Effective October 1, 2013, (i) Renaissance Reinsurance of Europe ("ROE") and RenaissanceRe Specialty U.S. Ltd. ("RRS") became parties to the existing secured letter of credit facility (the "Facility") provided pursuant to the facility letter, dated September 17, 2010 and amended July 14, 2011 (the "Original Facility Letter"), among Citibank Europe plc ("CEP"), Renaissance Reinsurance Ltd. ("RRL"), DaVinci Reinsurance Ltd. ("DaVinci") and RenaissanceRe Specialty Risks Ltd. (formerly Glencoe Insurance Ltd.) ("RSR") (each of RSR, ROE, RRS, RRL, and DaVinci, a "Company" and, collectively, the "Companies") and (ii) CEP and the Companies entered into an amendment (the "Amendment") to the Original Facility Letter to extend the termination date of the Facility from December 31, 2013 to December 31, 2014 (as so amended, the "Facility Letter").

The Facility provides a commitment from CEP to issue letters of credit for the account of one or more of the Companies and their respective subsidiaries in multiple currencies and in an aggregate amount of up to $300 million, subject to a sublimit of $50 million for letters of credit issued for the account of RRS. The Facility is evidenced by the Facility Letter and five separate Master Agreements between CEP and each of the Companies, as well as certain ancillary agreements, the terms of which are substantially similar for each Company.

Under the Facility, each of the Companies is severally obligated to pledge to CEP at all times during the term of the Facility certain securities with a collateral value (as determined as therein provided) that equals or exceeds 100% of the aggregate amount of its then-outstanding letters of credit. In the case of an event of default under the Facility with respect to a Company, CEP may exercise certain remedies with respect to such Company, including terminating its commitment to such Company under the Facility and taking certain actions with respect to the collateral pledged by such Company (including the sale thereof). In the Facility Letter, each Company makes, as to itself, representations and warranties that are customary for facilities of this type and severally agrees that it will comply with certain informational and other undertakings, including those regarding the delivery of quarterly and annual financial statements.

The description of the Facility contained herein is qualified in its entirety by reference to the Original Facility Letter and the Master Agreement, copies of which were attached as Exhibits 10.1 and 10.2, respectively, to the Current Report on Form 8-K, dated September 23, 2010, previously filed with Securities and Exchange Commission by RenaissanceRe Holdings Ltd. and to the Amendment, a copy of which is attached hereto as Exhibit 10.1, all of which agreements are incorporated herein by reference.

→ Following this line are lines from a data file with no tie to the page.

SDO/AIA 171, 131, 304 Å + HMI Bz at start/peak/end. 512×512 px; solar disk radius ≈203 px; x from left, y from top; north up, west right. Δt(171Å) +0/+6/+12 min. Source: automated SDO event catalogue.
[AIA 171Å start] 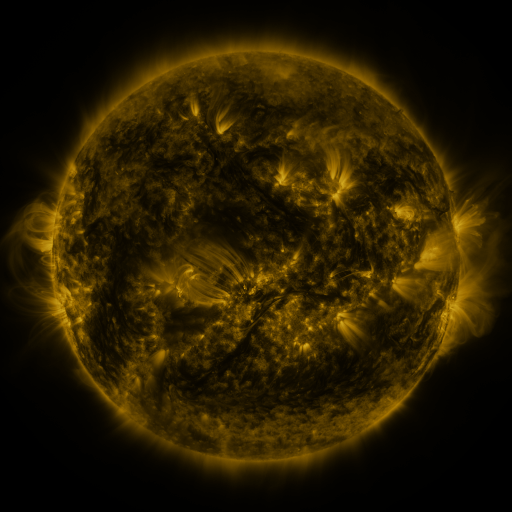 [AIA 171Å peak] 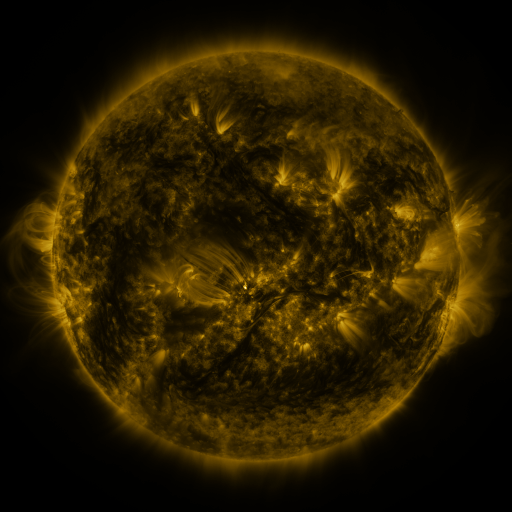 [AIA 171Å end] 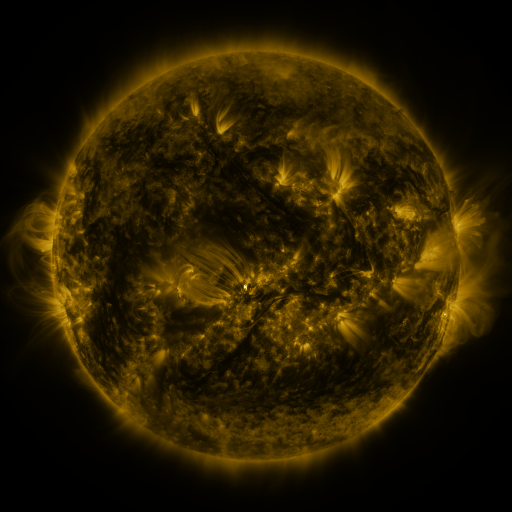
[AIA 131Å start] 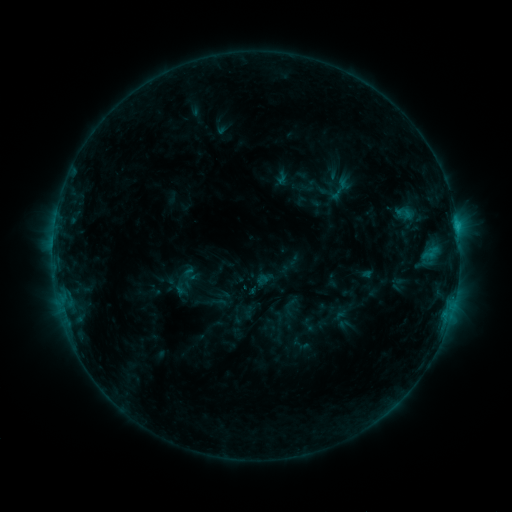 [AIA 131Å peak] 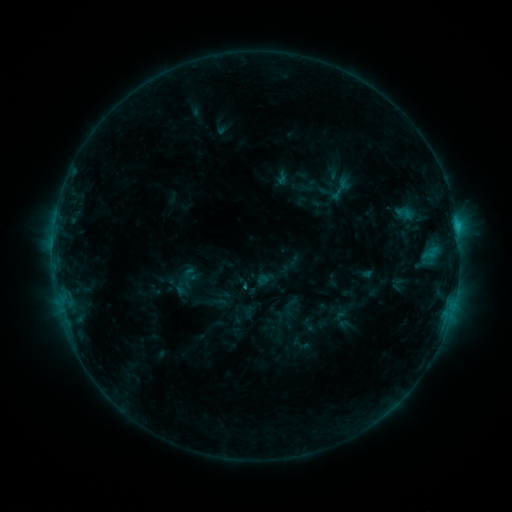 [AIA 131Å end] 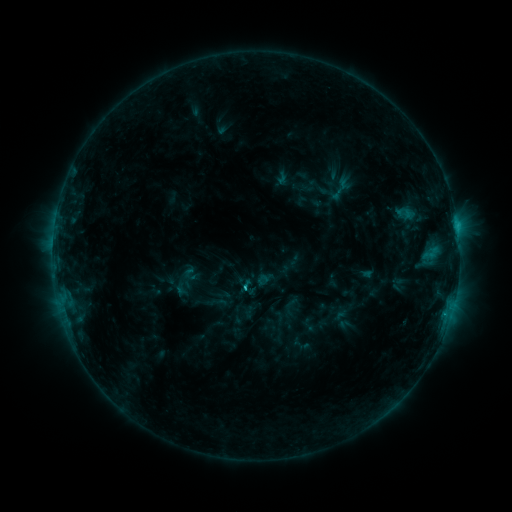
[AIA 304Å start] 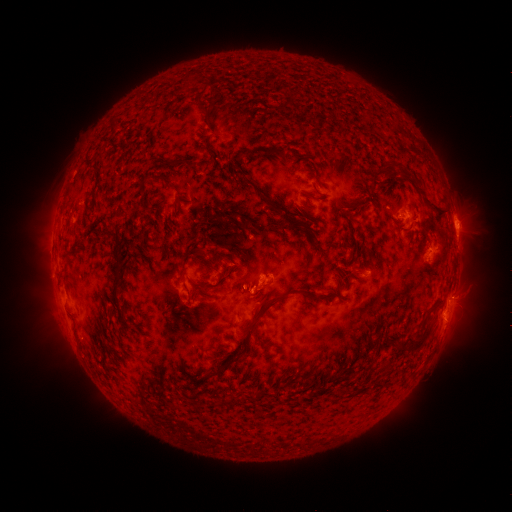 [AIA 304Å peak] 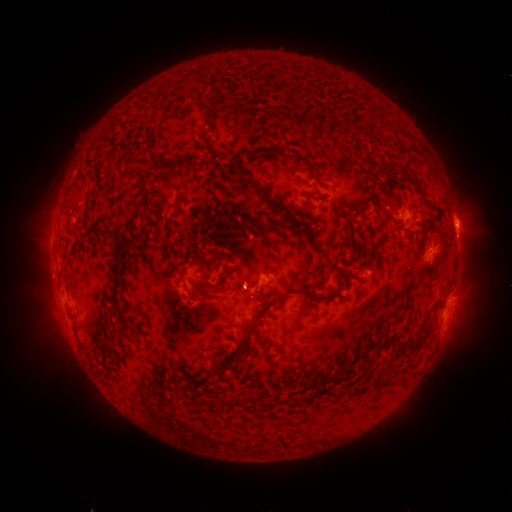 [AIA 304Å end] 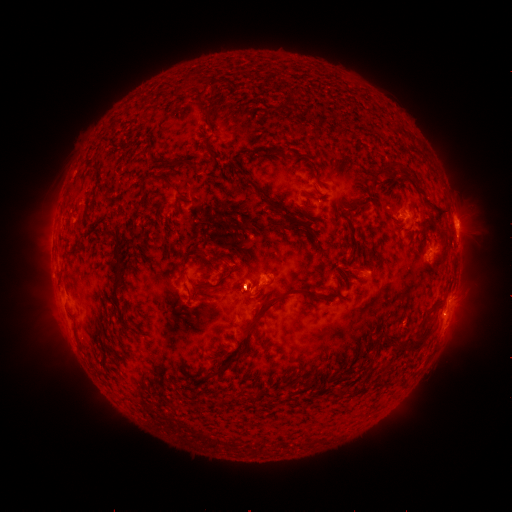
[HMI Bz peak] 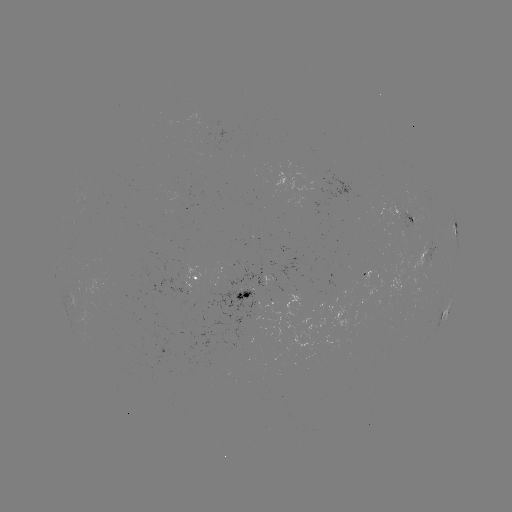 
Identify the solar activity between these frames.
C1.6 flare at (249, 282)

CEP and RRL are also parties to the Insurance Letters of Credit - Master Agreement, dated as of April 29, 2009, and certain ancillary agreements, which collectively provide and secure an uncommitted letter of credit facility that is used to support business written by RenaissanceRe Holdings Ltd.'s Lloyd's syndicate, Syndicate 1458.



Item 2.03. Creation of a Direct Financial Obligation or an Obligation under an Off-Balance Sheet Arrangement of the Registrant.

The disclosure set forth in Item 1.01 above is hereby incorporated by reference.



Item 9.01. Financial Statements and Exhibits.

(c) Exhibits.

The following exhibit is filed as part of this report:

Exhibit #                   Description

10.1      Amendment to Facility Letter, dated October 1,
          2013, by and among Citibank Europe plc,
          Renaissance Reinsurance Ltd., DaVinci
          Reinsurance Ltd., RenaissanceRe Specialty Risks
          Ltd., Renaissance Reinsurance of Europe and
          RenaissanceRe Specialty U.S. Ltd.